Tiens… (Il lui donne sa casquette et sa badine.) Eh bien ! tu t’es encore vautré sur le lit ?

Osip.

Moi ! Pourquoi donc me vautrer ? Je ne l’ai pas même regardé votre lit, moi.

Khlestakof.

Tu mens. Tu t’es couché. Il est tout défait.

Osip.

Comment ça se peut-il ? Je ne sais pas seulement ce que c’est qu’un lit. J’ai mes pieds. Je me tiens dessus. Je n’ai que faire de votre lit.

Khlestakof, se promenant.
Regarde dans la blague s’il y a du tabac ?
Osip.

Du tabac ? Il y a quatre jours que vous avez fumé le reste.

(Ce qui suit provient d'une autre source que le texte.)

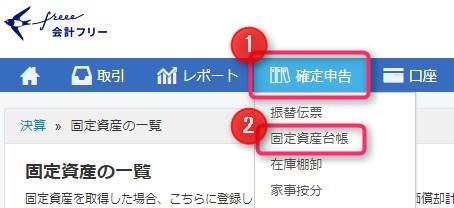 freee固定資産台帳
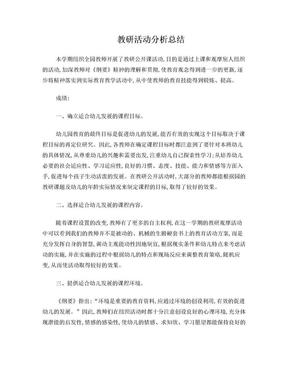 幼儿园教研活动分析总结.doc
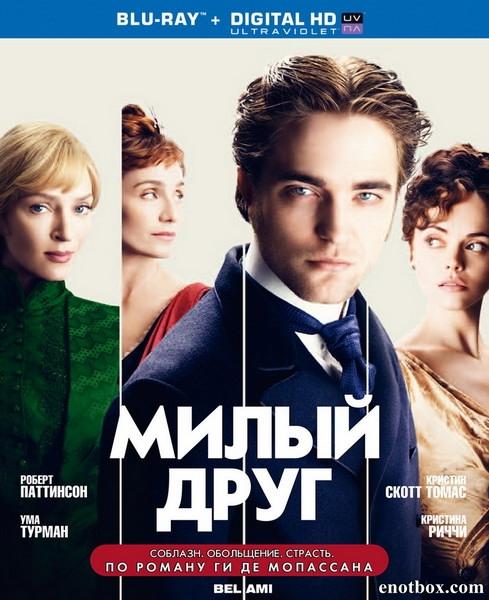 Милый друг / Bel Ami (2012/BDRip/HDRip)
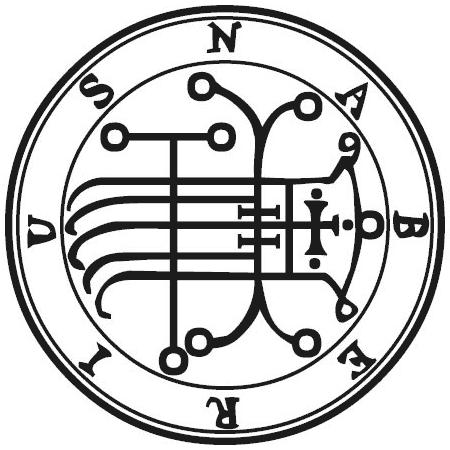 Sigilo de Cerberus, Cerebus, Kereberus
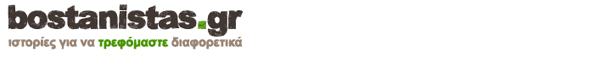 bostanistas_logo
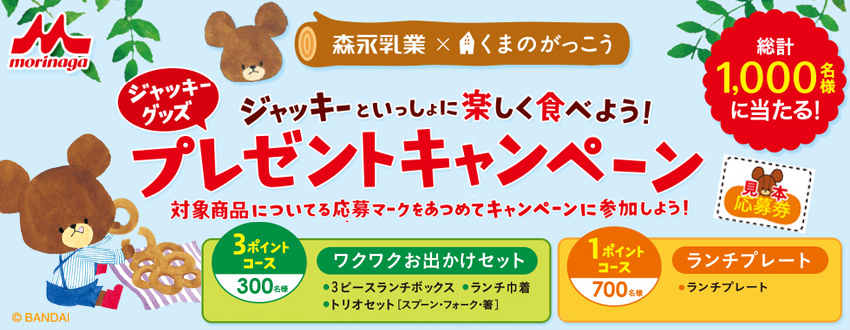 森永乳業コラボキャンペーン開催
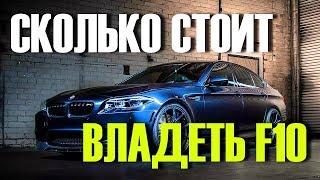 Что если Вы решили купить BMW 520 (530) F10. Сколько стоит владеть Мечтой!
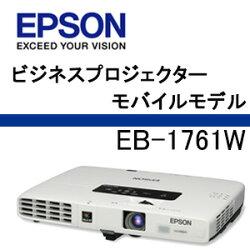 EPSONOffirioプロジェクターEB-1761W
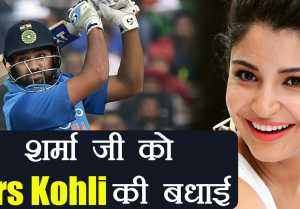 Anushka Sharma congratulated Rohit Sharma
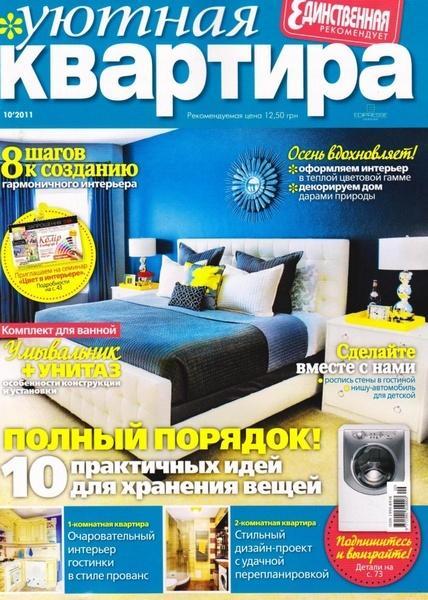 2920236_Uyutnaya_kvartira_10_2011 (428x600, 64Kb)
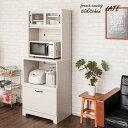 【Late】ラテシリーズ 家電収納キッチンボード 60幅 高さ160〜200 ホワイト色 スライド棚 食器棚レンジラック 収…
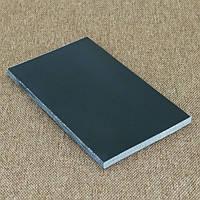 Накладки Микарта  № 92490 под канвас, тёмно-оливк 6,2х80х130 мм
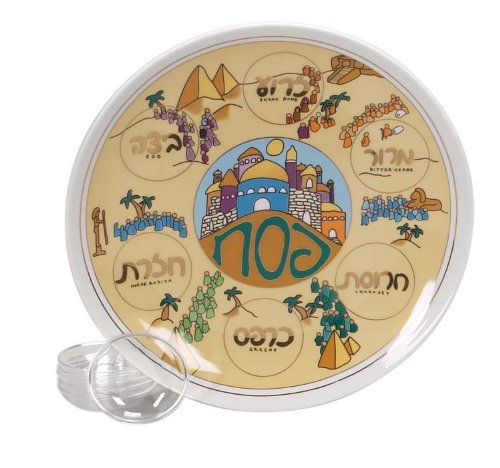 Wandering in the Desert Ceramic Passover Seder Plate - 12 Inch Round by Israel (Image #1)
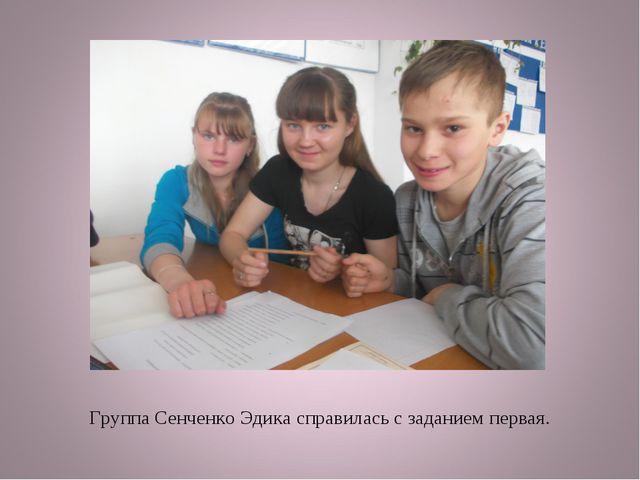 Группа Сенченко Эдика справилась с заданием первая.
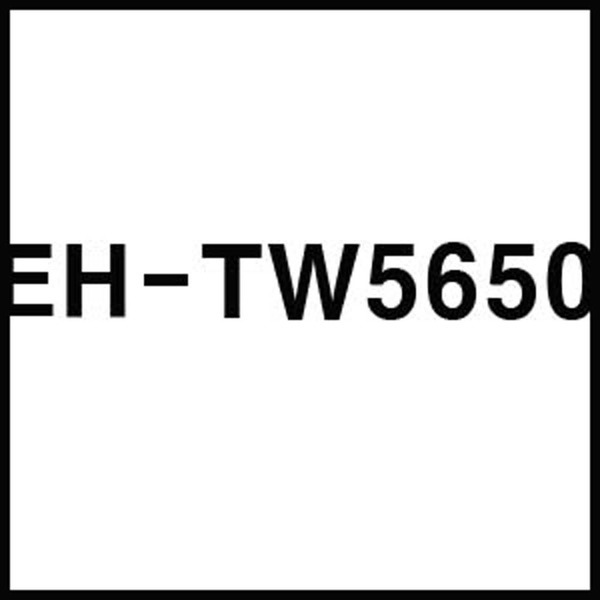 (EPSON) EH-TW5650  엡손전문몰 에이브이랜드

Khlestakof se promène en se mordant les lèvres. D’un ton décidé et terrible.

Écoute, Osip !

Osip.

Plaît-il ?

Khlestakof, d’un ton terrible mais moins décidé.

Descends.

Osip.

Où ?

Khlestakof, d’un ton qui n’est plus ni terrible ni décidé mais presque suppliant.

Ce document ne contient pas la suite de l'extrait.